Legends of the American Desert : Sojourns in the Greater Southwest (9780307831811) by Shoumatoff Alex

Legends of the American Desert : Sojourns in the Greater Southwest (9780307831811) by Shoumatoff Alex

Author:Shoumatoff, Alex [Shoumatoff, Alex]
Language: eng
Format: epub
ISBN: 978-0-307-83181-1
Publisher: Random House Digital
Published: 2013-04-10T04:00:00+00:00


El Tigre

A few days after crossing the border at Ciudad Juárez, continuing to wend my way north with the Hispanic frontier, now in a rental car in 1986, I dropped in on J. B. Jackson, pioneer scholar of the American landscape, particularly the roadside landscape, and author of The Westward Moving House, whose course I had audited at Harvard fifteen years earlier. His own house, which he had built south of Santa Fe, was a big, beautiful, East-type, architecturally-in-tune-with-the-grand-tradition, unsouthwestern dream house, which I now got the feeling was sort of an embarrassment. He was living in a little funky adobe in front of the property, pumping gas at a local station, and, last I heard, cleaning people’s yards for nothing except the insights into the American domestic landscape he thus derived; having embraced at first intellectually the vernacular and the fellahin funkiness that had seemed so quaint and intriguing, he had finally ended up part of it. It was a process that many transplanted easterners I have met in the Southwest seem to have undergone. To eastern eyes, it may seem like cultural devolution, but cultural devolution, the actor Dennis Hopper, who lived for many years as a wild man in Taos, told me, is what this part of the world is all about.

I found Jackson dressed in a black leather motorcycle jacket and boots, a small, frail old man with liver-spotted skin and a cultivated eastern accent (these things are hard to get rid of). His Harley Davidson, on which he still took off on field trips, was parked out front.

New Mexico, Jackson told me, was basically a depressed expastoral landscape, aptly named the Land of Enchantment, a beautiful but unhappy place that kept experiencing boom-and-bust cycles. He cited the copper, uranium, Texas oil, and natural-gas bubbles, the promise of dry farming that had been wiped out by the Depression; the bursting of the weapons-lab and military-base bubble was still a few years in the future. “The difference with New Mexico is that this is a projection of Catholic, not of Protestant, Europe,” Jackson reflected. “It’s picturesque but not perceived as important for the country, and it isn’t self-supporting anymore. It exists on federal money. Arizona, with its high-tech irrigation crops and its influx of rich from the coast, is a different story. Here the role of the mother is crucial. She spoils her sons so they feel they can’t leave. She chops the wood; the boys do nothing. A chance comes for them to go to Albuquerque or Denver and make something of themselves, but at the last moment the car isn’t in shape, or they find some other excuse for staying.”

> _Instructions to follow_
Reproduce the part of the J. B. Jackson excerpt that runs from "I found Jackson" up to and including "parked out front.".

> _Records supplied_
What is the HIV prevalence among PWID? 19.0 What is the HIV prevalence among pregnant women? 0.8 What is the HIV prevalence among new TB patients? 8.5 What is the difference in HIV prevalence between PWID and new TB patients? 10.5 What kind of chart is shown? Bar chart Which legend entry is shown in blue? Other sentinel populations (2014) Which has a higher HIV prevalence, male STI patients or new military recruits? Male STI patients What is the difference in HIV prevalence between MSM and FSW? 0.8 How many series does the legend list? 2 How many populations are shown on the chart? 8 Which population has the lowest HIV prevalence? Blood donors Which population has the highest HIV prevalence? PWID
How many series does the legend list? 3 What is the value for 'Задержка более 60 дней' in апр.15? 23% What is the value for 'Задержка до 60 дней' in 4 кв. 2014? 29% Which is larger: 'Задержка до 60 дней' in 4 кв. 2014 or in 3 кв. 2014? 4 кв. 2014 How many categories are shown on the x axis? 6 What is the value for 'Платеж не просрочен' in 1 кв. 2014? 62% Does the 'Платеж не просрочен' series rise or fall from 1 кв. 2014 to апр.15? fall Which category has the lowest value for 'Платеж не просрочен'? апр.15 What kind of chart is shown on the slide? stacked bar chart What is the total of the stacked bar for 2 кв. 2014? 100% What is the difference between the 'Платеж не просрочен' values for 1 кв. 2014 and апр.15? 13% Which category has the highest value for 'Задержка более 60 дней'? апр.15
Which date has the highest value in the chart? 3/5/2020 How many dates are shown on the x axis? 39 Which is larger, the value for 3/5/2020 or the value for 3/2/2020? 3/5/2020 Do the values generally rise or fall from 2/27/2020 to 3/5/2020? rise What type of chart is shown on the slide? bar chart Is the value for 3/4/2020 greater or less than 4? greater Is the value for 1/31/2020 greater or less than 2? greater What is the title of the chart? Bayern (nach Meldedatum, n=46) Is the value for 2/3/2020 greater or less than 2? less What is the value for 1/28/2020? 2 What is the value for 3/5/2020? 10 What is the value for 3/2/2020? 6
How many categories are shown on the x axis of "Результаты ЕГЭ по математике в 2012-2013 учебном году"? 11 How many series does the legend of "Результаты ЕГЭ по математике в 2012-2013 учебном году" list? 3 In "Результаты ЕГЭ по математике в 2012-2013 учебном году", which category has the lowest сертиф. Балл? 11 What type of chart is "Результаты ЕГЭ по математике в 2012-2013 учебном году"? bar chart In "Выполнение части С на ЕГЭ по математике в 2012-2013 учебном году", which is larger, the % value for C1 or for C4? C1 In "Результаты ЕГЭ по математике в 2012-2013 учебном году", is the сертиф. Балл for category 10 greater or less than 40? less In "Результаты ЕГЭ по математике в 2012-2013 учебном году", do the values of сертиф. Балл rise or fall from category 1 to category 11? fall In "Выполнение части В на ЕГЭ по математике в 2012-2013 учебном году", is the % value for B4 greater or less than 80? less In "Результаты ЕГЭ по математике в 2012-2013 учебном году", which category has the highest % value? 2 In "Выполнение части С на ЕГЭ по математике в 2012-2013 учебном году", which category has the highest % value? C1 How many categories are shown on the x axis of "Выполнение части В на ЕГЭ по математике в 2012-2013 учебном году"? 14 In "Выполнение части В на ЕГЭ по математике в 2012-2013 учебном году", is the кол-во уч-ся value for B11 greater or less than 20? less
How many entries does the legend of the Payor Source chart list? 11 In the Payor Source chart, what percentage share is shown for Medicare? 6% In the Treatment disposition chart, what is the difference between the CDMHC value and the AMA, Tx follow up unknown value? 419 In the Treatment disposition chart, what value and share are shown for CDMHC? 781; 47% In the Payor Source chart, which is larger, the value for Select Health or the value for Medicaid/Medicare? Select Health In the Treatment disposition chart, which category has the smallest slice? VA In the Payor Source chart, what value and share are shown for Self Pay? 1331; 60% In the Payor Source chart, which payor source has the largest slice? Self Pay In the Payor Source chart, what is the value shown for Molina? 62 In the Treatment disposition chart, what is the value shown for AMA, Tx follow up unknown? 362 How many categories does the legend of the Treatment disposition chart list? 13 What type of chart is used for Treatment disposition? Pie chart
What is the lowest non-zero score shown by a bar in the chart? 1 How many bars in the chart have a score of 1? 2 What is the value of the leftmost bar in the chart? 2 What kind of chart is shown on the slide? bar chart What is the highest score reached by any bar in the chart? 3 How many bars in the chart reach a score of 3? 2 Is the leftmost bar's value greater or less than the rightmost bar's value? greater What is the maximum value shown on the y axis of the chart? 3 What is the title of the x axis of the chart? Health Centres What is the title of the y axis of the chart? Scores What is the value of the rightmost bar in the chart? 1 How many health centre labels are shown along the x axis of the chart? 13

> _Answer below_
I found Jackson dressed in a black leather motorcycle jacket and boots, a small, frail old man with liver-spotted skin and a cultivated eastern accent (these things are hard to get rid of). His Harley Davidson, on which he still took off on field trips, was parked out front.